Am Wahltag selbst hatte er noch mehr Grund zur Dankbarkeit. Schon in aller Frühe war Hilda in der Stadt. Sie wurde nimmer müde in ihren Anstrengungen, das politisch reife Volk an die Wahlurne zu treiben und zu bewegen, für Ellington zu stimmen, bis die Uhr am Abend acht schlug. Da erst gönnte sie sich Rast sowie Speise und Trank. Viel Zeit dazu war freilich immer noch nicht, denn die Entscheidung stand nahe bevor. Crashaw war bleich und zitterte vor Aufregung, und auch Ellington war aufs höchste erregt.

Um zehn wurde das Resultat bekannt. Der neue Unterstaatssekretär war wiedergewählt, wenn auch nur mit elf Stimmen Mehrheit.
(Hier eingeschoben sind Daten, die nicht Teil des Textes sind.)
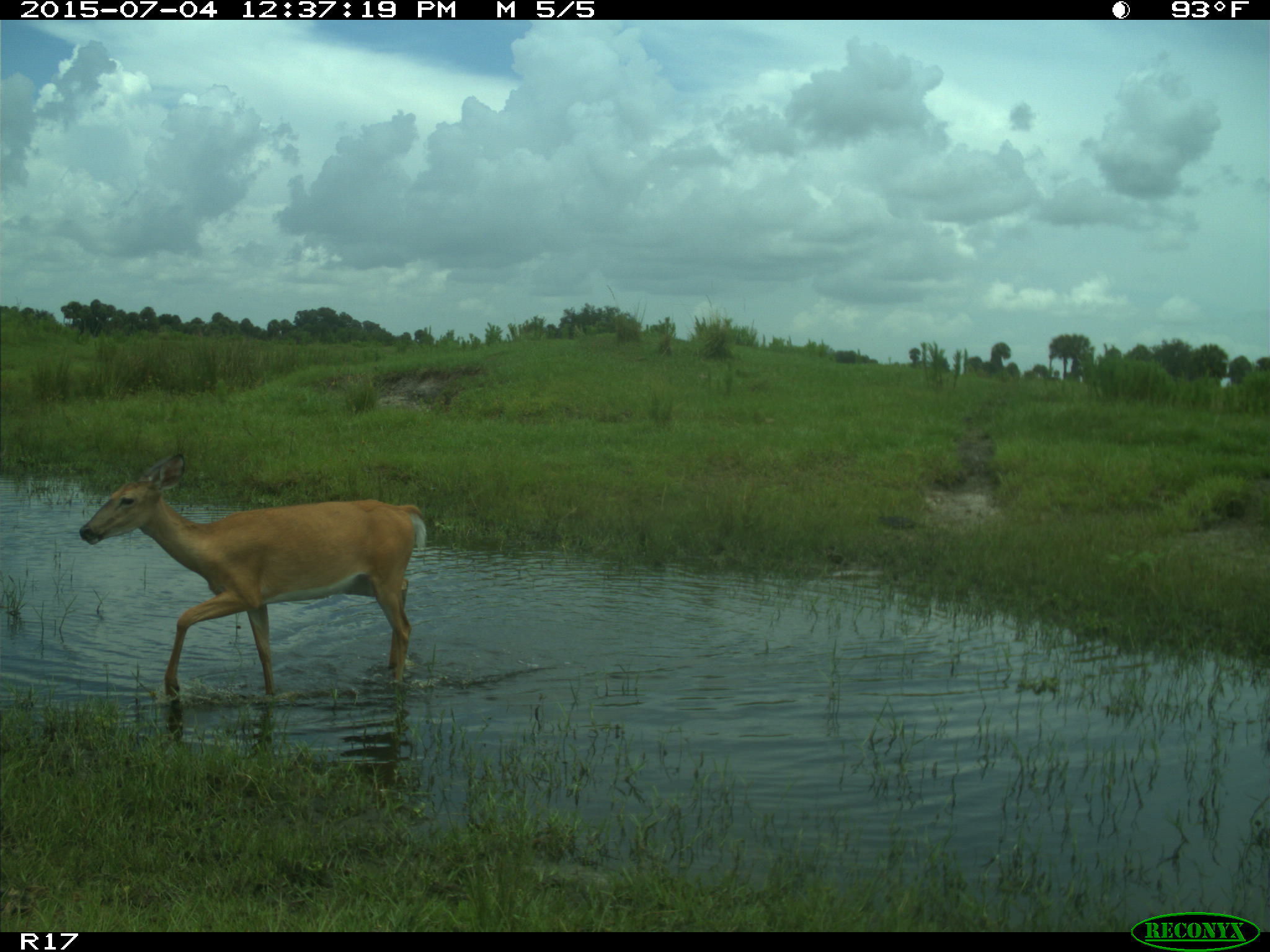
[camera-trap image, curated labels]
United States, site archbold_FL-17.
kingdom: Animalia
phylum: Chordata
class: Mammalia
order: Artiodactyla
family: Cervidae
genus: Odocoileus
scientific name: Odocoileus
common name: deer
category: unidentified deer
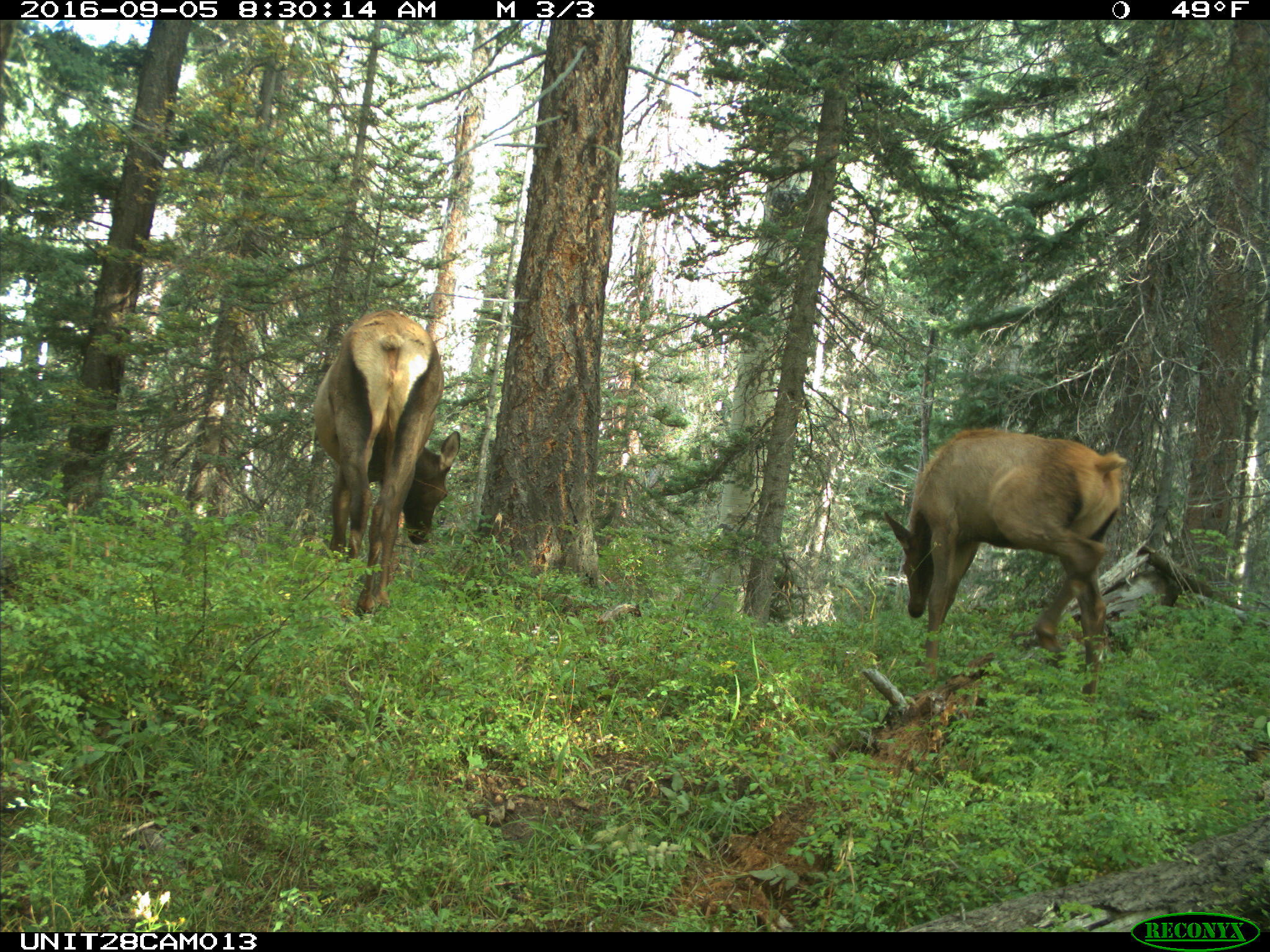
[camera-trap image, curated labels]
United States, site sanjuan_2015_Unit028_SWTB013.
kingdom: Animalia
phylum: Chordata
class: Mammalia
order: Artiodactyla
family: Cervidae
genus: Cervus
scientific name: Cervus elaphus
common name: red deer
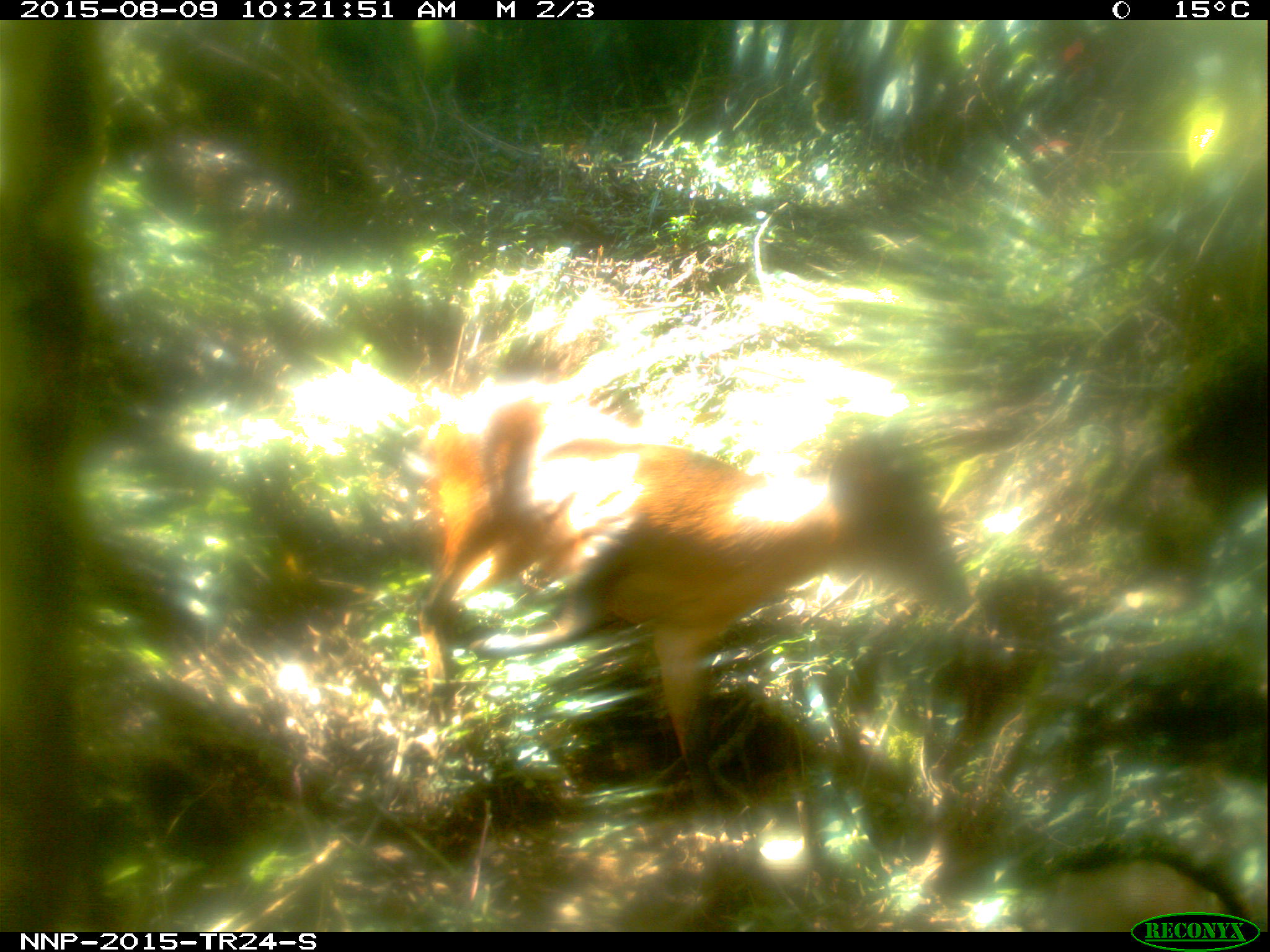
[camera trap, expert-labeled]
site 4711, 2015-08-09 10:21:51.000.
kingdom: Animalia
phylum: Chordata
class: Mammalia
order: Artiodactyla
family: Bovidae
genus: Cephalophus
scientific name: Cephalophus nigrifrons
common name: black-fronted duiker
Cephalophus nigrifrons (black-fronted duiker), count 1.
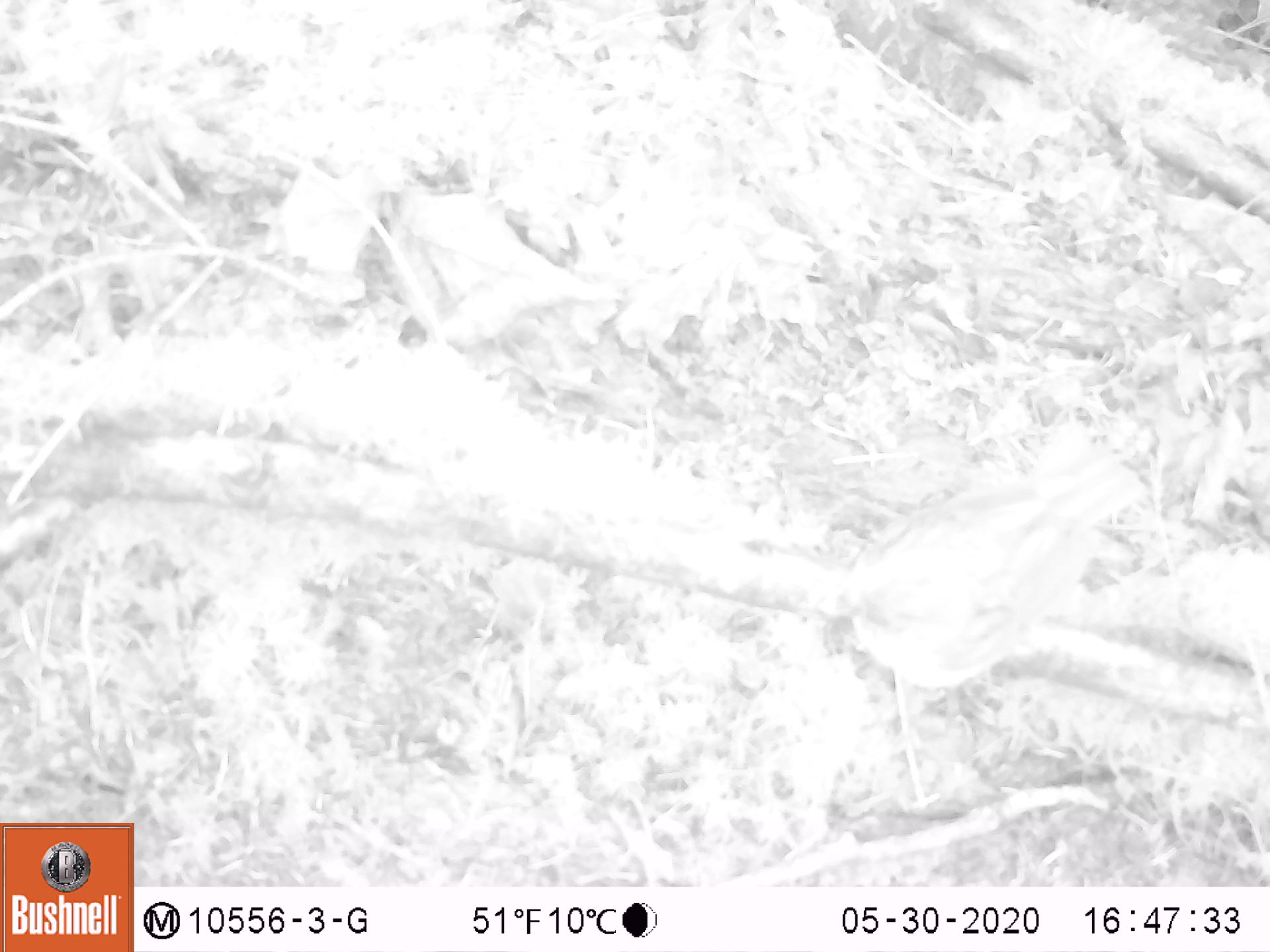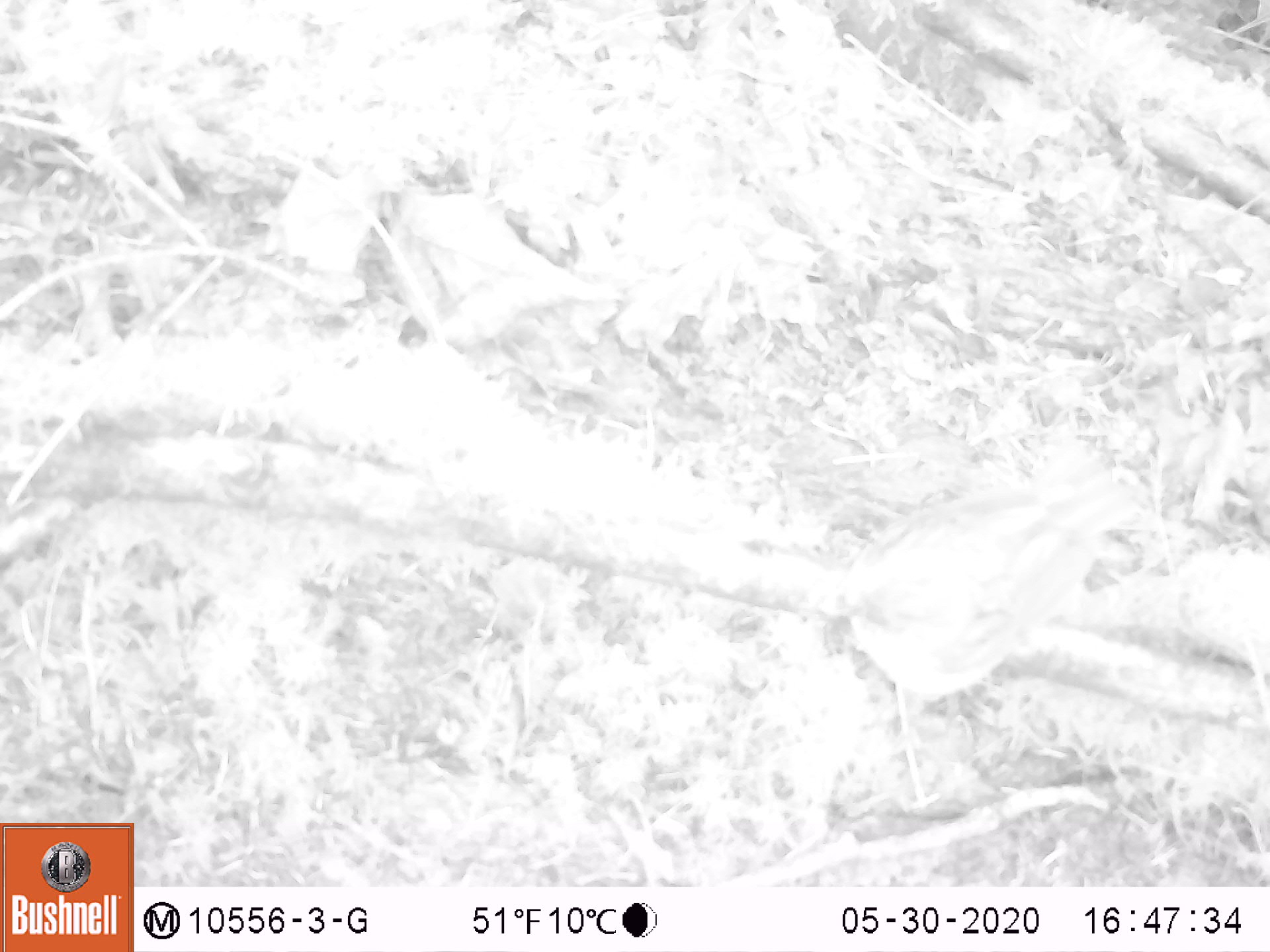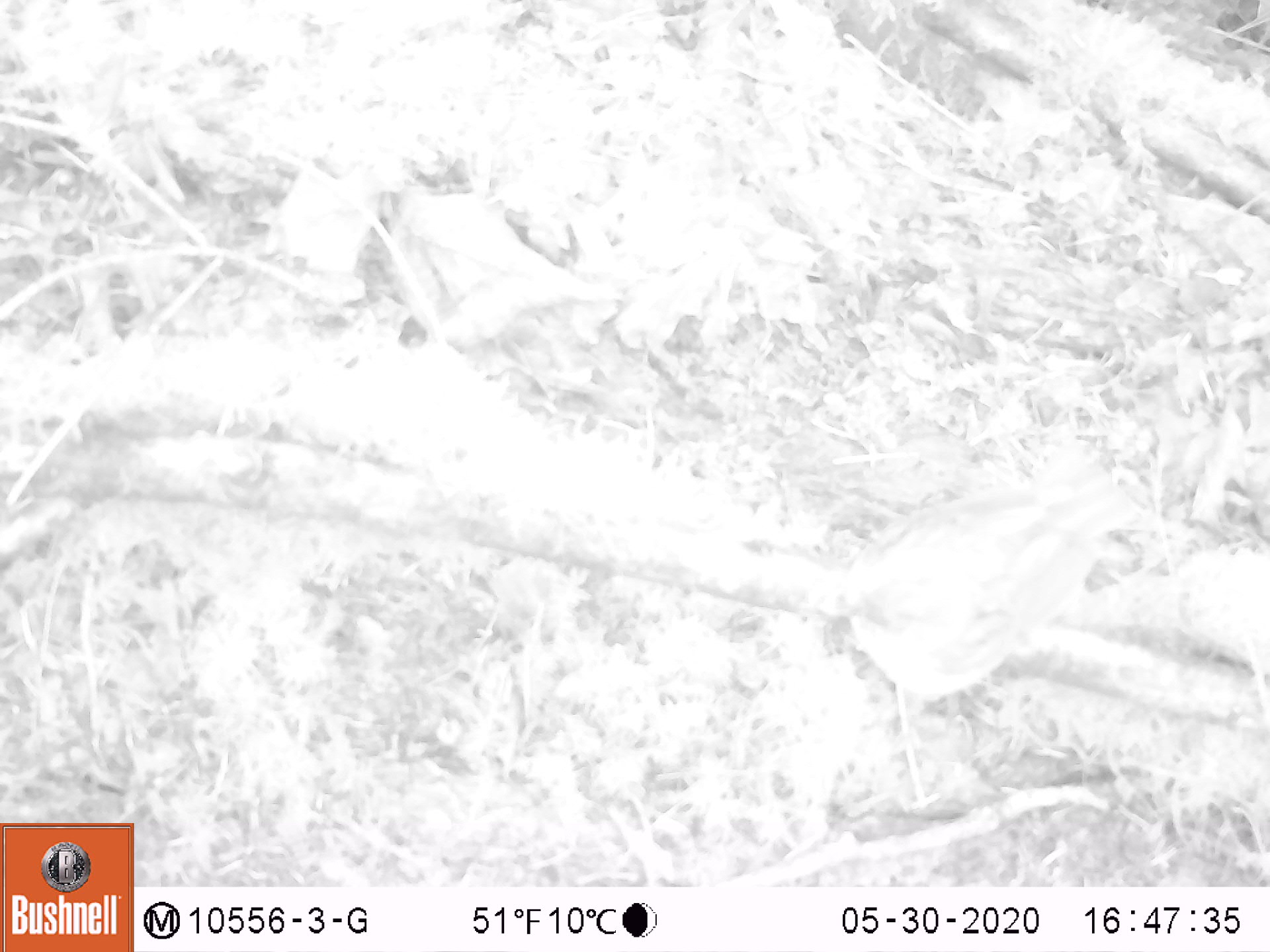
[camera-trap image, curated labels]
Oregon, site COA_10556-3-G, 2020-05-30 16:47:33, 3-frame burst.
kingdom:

»Das habe ich Ihnen zu verdanken und sonst niemand«, flüsterte Ellington mit Inbrunst, als er zwei Stunden später Hilda in ihr Auto hob. »Auch Crashaws ist der Ansicht, und er weiß, was er sagt. Ich bin jetzt nicht imstande, Ihnen so zu danken, wie ich möchte. Wann kann ich zu Ihnen kommen und wohin?«

»Morgen fahre ich wieder nach London«, antwortete sie hastig. »Essen Sie nächsten Mittwoch bei mir. Ich schicke Ihnen einen Brief ins Parlament. Dann können wir auch wegen des Hauses in der Curzonstraße sprechen. Ich freue mich so über Ihren Sieg. Gehen Sie jetzt und schlafen Sie aus.« Sie lächelte ihn bezaubernd an, während der Wagen sich in Bewegung setzte, und George Ellington hatte nur den einen Wunsch, daß dieser Mittwoch schon morgen sein möchte.